Long text mode textcat.teach raises ValueError

Trying out the experimental long-text mode to highlight a sentence has raised some errors with the default headlines.jsonl and other corpora.

spacy 2.0.2
prodigy 0.4.0

(annot_env) [lev@lev-t250s:/data/]$ prodigy textcat.teach test en_core_web_sm news_headlines.jsonl --long-text

Traceback (most recent call last):
  File "/usr/local/lib/python3.6/runpy.py", line 193, in _run_module_as_main
    "__main__", mod_spec)
  File "/usr/local/lib/python3.6/runpy.py", line 85, in _run_code
    exec(code, run_globals)
  File "/data/ff/annotation/annot_env/lib/python3.6/site-packages/prodigy/__main__.py", line 235, in <module>
    controller = recipe(*args, use_plac=True)
  File "cython_src/prodigy/core.pyx", line 143, in prodigy.core.recipe.recipe_decorator.recipe_proxy
  File "cython_src/prodigy/util.pyx", line 173, in prodigy.util.suggest_view_id
  File "/data/ff/annotation/annot_env/lib/python3.6/site-packages/toolz/itertoolz.py", line 368, in first
    return next(iter(seq))
  File "cython_src/prodigy/components/sorters.pyx", line 127, in __iter__
  File "cython_src/prodigy/components/sorters.pyx", line 53, in genexpr
  File "cython_src/prodigy/models/textcat.pyx", line 143, in __call__
  File "/data/ff/annotation/annot_env/lib/python3.6/site-packages/spacy/language.py", line 531, in pipe
    for doc, context in izip(docs, contexts):
  File "/data/ff/annotation/annot_env/lib/python3.6/site-packages/spacy/language.py", line 554, in pipe
    for doc in docs:
  File "pipeline.pyx", line 801, in pipe
ValueError: too many values to unpack (expected 2)

We’re still preparing the new Prodigy release that will be fully compatible with v2.0 – I think this might be the problem here. Prodigy v0.4.0 still depends on spaCy v2.0.0a17.

In the meantime, could you try downgrading your Prodigy environment to spaCy v2.0.0a17 and try again?

Thanks. Confirm long text mode works correctly with v2.0.0a17

1 Like

How could I enable the similar kind of highlighting in a custom model?

Do you mean the visual highlighting? This is simply an entry in the task spans with no label attached, e.g.:

    "text": "This is a very long text with one relevant sentence",
    "spans": [{"start": 20, "end": 50}]
1 Like

● ● ● ● ●

*Required tasks:*
1 - From the thread about the Prodigy long-text error, write out the part that opens with the words containing "spacy 2.0.2" and closes with "controller = recipe(*args, use_plac=True)".
2 - In the thread about the Prodigy long-text error, which spaCy version does Prodigy v0.4.0 still depend on?

*Information shown:*
● ● ● ● ●

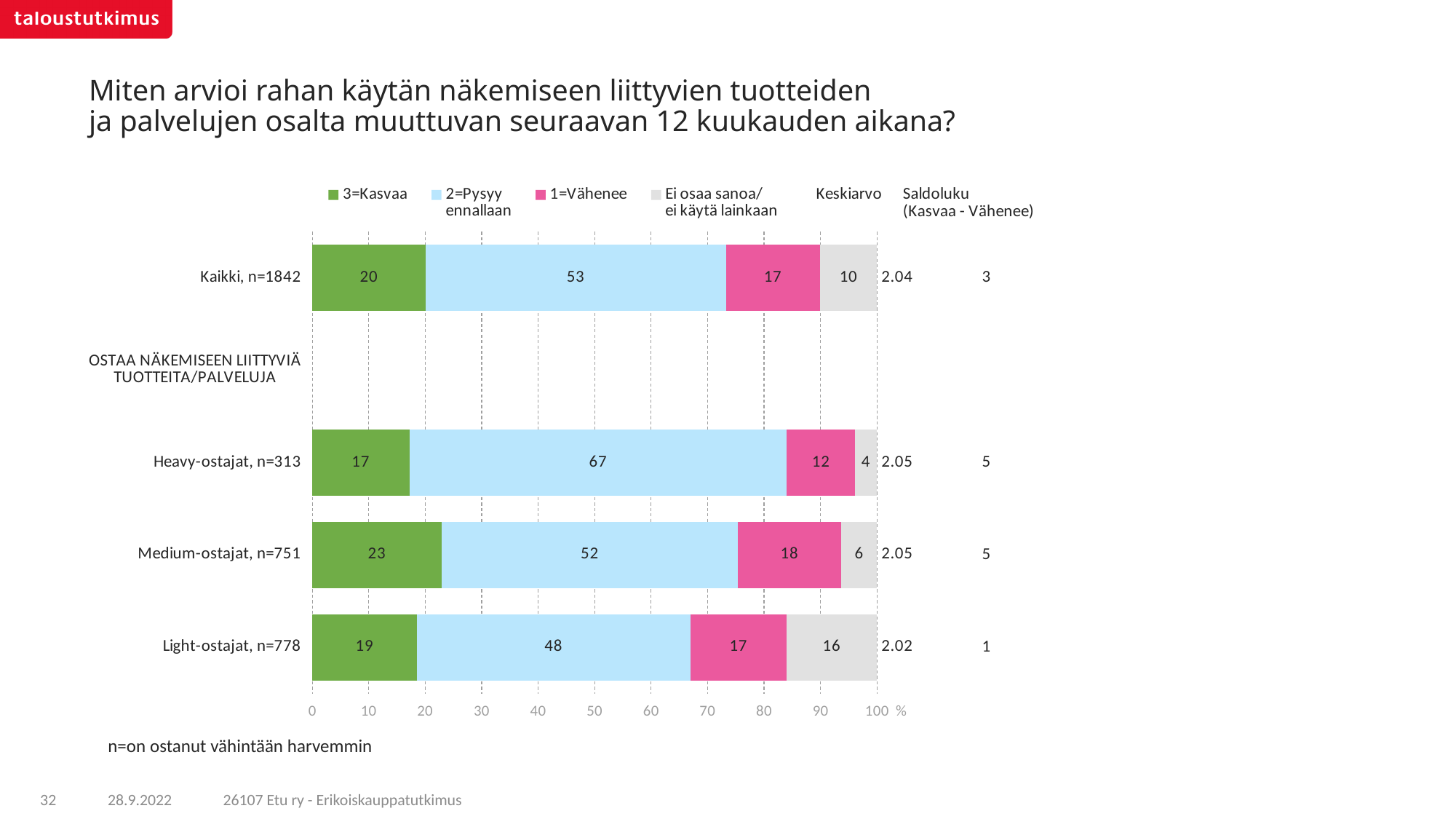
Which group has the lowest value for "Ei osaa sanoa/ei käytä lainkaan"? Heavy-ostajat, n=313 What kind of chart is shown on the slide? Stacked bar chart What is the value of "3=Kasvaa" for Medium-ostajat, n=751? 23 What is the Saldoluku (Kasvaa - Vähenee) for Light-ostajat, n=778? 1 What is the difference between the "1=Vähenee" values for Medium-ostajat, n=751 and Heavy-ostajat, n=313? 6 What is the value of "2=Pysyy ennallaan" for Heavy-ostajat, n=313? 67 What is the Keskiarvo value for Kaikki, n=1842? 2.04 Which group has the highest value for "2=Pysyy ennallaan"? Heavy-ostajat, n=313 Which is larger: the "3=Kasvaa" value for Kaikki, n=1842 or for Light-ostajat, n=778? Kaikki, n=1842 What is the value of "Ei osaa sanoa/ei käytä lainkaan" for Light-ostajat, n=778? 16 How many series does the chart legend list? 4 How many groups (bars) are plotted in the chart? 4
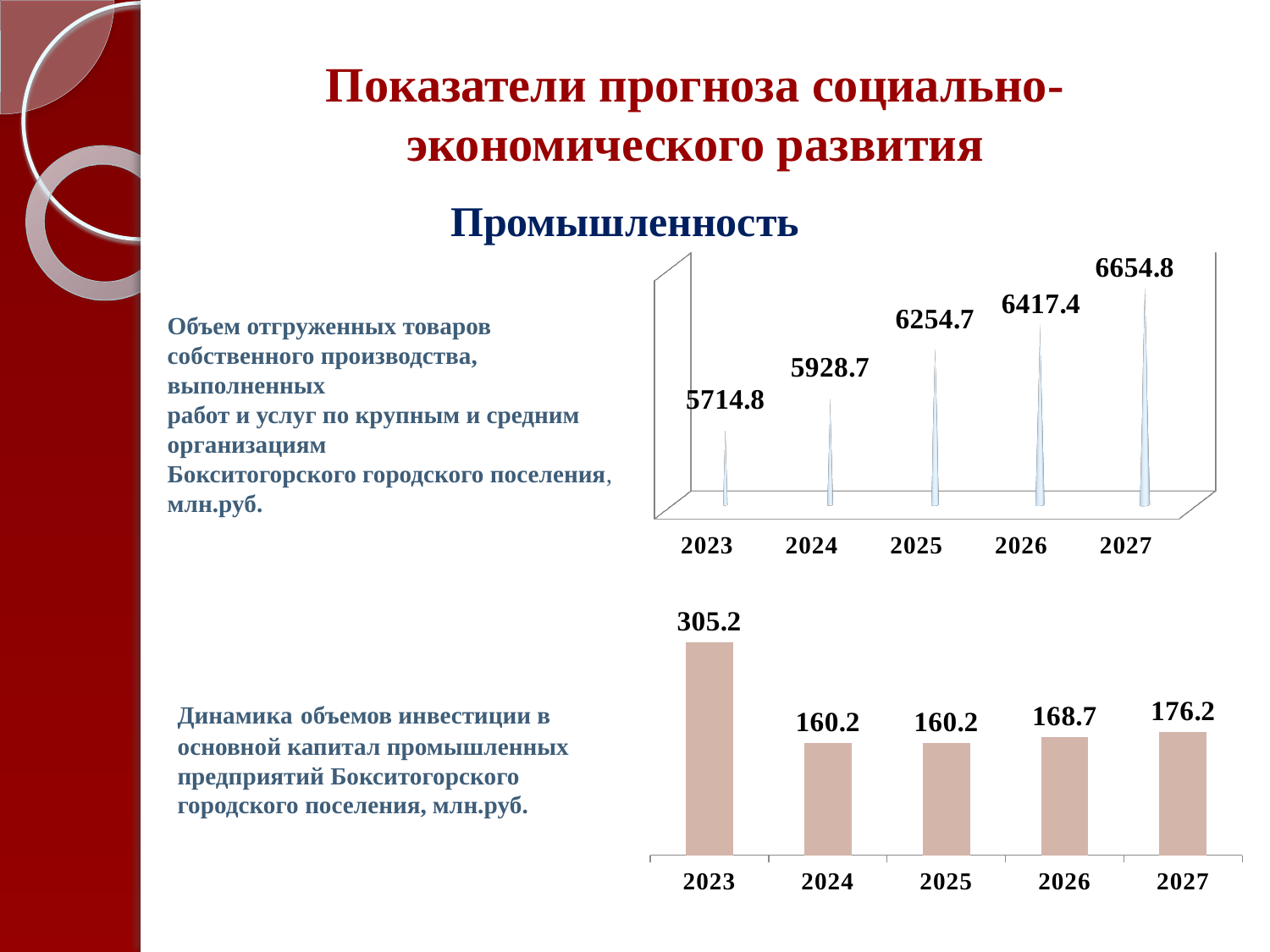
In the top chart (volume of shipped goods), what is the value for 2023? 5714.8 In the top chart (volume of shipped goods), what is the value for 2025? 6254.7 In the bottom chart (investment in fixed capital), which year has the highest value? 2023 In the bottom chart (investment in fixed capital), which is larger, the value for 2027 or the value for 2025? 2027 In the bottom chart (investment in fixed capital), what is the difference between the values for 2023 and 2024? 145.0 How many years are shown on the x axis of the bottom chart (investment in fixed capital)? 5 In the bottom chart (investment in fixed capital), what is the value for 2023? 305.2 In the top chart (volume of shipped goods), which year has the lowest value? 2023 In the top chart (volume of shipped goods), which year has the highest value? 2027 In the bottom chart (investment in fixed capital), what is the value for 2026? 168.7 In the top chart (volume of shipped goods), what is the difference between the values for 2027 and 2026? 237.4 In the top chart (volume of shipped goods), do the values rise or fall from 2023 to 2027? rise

● ● ● ● ●

*Exercise solutions:*
1 -
spacy 2.0.2
prodigy 0.4.0

(annot_env) [lev@lev-t250s:/data/]$ prodigy textcat.teach test en_core_web_sm news_headlines.jsonl --long-text

Traceback (most recent call last):
  File "/usr/local/lib/python3.6/runpy.py", line 193, in _run_module_as_main
    "__main__", mod_spec)
  File "/usr/local/lib/python3.6/runpy.py", line 85, in _run_code
    exec(code, run_globals)
  File "/data/ff/annotation/annot_env/lib/python3.6/site-packages/prodigy/__main__.py", line 235, in <module>
    controller = recipe(*args, use_plac=True)

2 - spaCy v2.0.0a17